══ Data records

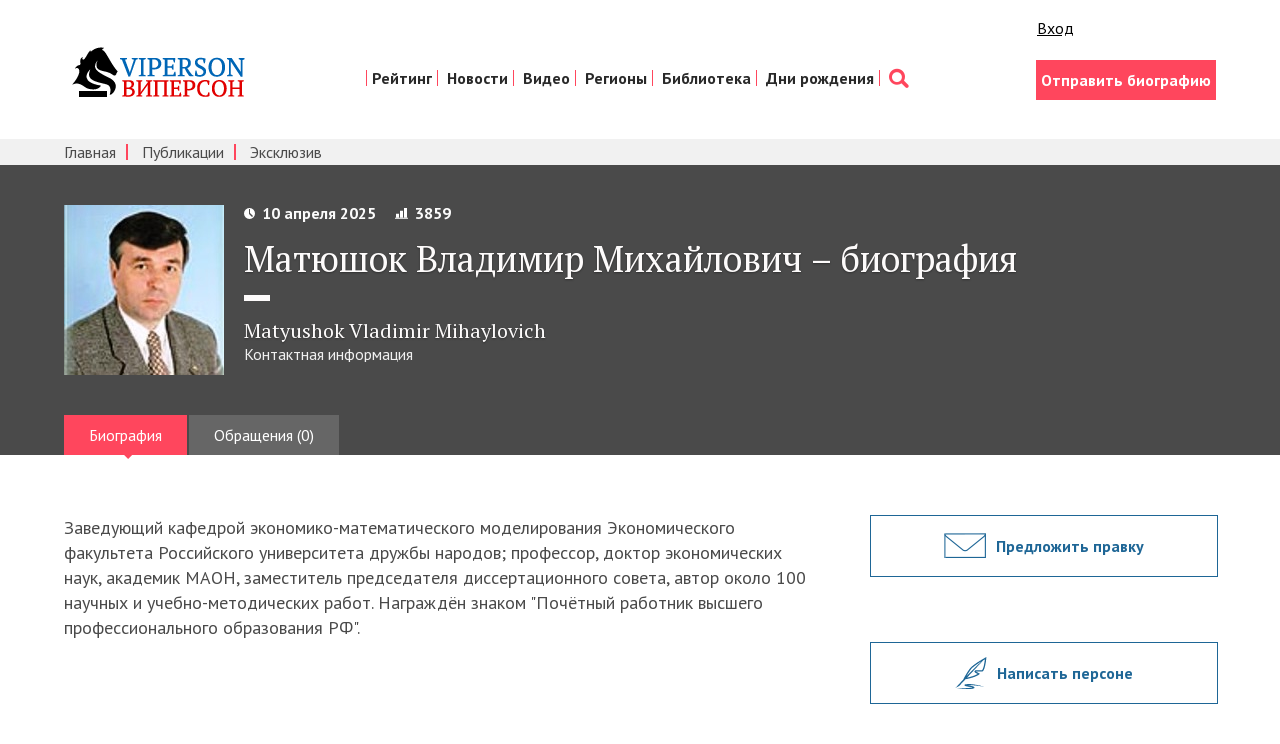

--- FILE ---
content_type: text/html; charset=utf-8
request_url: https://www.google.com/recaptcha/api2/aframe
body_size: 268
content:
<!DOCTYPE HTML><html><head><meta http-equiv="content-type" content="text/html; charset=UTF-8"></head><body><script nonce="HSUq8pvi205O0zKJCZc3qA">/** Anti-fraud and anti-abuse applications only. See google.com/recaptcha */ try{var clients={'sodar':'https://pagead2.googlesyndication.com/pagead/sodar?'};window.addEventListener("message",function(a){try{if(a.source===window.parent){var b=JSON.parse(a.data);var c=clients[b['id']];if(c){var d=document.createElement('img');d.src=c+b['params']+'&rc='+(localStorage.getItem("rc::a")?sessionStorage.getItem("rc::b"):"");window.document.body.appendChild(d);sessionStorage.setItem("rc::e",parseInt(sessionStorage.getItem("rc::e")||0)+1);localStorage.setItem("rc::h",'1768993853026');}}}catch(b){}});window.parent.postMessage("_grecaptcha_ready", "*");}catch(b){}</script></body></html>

════
══ Data records

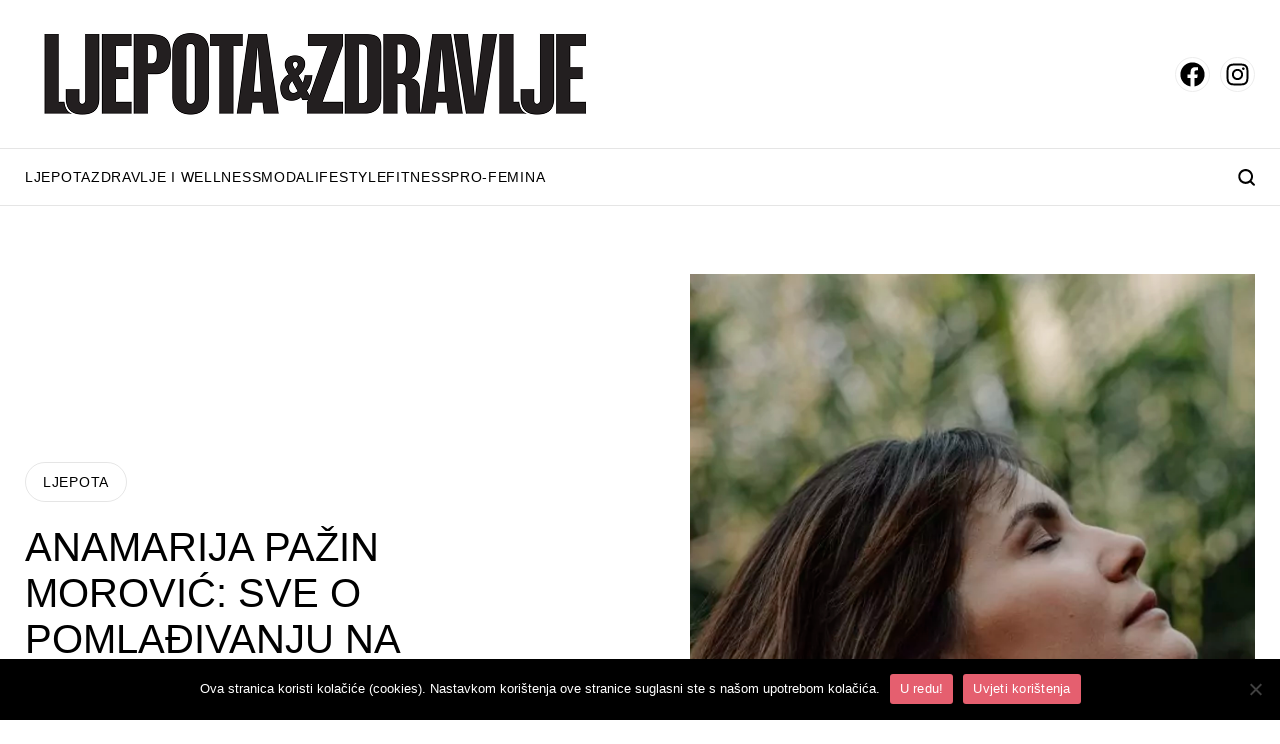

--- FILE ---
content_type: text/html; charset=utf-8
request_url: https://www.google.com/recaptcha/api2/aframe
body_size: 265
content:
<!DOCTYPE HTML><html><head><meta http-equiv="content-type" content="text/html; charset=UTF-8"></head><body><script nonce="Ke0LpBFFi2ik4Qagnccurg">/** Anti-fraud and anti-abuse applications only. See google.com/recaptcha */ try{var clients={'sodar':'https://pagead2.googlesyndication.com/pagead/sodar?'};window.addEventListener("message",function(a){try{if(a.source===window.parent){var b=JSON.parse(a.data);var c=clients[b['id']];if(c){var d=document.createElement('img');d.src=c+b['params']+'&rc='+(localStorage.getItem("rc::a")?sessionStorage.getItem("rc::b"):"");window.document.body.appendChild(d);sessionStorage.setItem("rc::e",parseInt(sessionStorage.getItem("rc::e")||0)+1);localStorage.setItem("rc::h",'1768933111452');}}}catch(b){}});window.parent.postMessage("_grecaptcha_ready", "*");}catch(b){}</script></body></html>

════
══ Data records

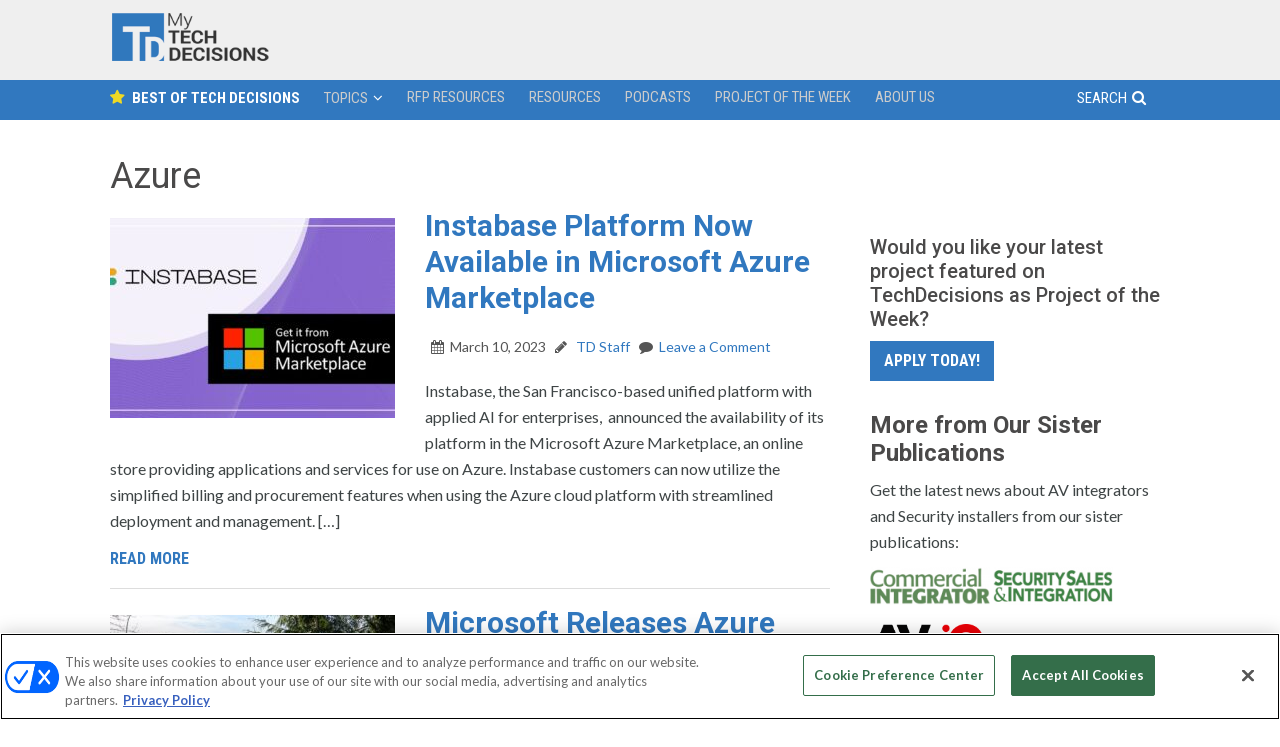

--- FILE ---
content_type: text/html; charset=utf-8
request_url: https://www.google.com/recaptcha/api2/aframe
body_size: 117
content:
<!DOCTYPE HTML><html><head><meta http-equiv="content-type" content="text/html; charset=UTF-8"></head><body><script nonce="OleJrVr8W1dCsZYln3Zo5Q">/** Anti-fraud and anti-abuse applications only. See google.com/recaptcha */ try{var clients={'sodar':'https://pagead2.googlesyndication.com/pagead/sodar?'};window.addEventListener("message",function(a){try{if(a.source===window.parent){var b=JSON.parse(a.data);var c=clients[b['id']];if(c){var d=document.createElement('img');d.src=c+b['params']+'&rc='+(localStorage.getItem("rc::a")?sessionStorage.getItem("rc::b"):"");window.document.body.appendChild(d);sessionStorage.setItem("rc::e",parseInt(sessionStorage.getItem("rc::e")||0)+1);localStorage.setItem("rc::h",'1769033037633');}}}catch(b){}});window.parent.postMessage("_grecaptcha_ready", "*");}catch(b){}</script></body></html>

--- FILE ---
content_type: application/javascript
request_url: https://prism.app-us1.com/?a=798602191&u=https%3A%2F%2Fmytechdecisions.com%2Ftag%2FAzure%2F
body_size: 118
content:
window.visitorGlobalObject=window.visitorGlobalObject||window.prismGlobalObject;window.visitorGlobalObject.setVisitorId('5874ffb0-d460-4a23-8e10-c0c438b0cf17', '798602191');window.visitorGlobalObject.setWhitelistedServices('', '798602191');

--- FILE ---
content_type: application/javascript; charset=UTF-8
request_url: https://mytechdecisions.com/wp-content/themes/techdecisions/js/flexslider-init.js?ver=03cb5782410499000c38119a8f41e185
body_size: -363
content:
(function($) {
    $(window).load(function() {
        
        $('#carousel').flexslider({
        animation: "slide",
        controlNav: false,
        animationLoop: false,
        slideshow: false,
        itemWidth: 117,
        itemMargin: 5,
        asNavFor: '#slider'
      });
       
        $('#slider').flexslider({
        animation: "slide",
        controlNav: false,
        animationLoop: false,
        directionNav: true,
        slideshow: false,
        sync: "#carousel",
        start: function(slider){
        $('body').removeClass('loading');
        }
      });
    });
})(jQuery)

════

Task details: Across the data above, count every line with "carousel" in it and write only the total.

Completed task: 2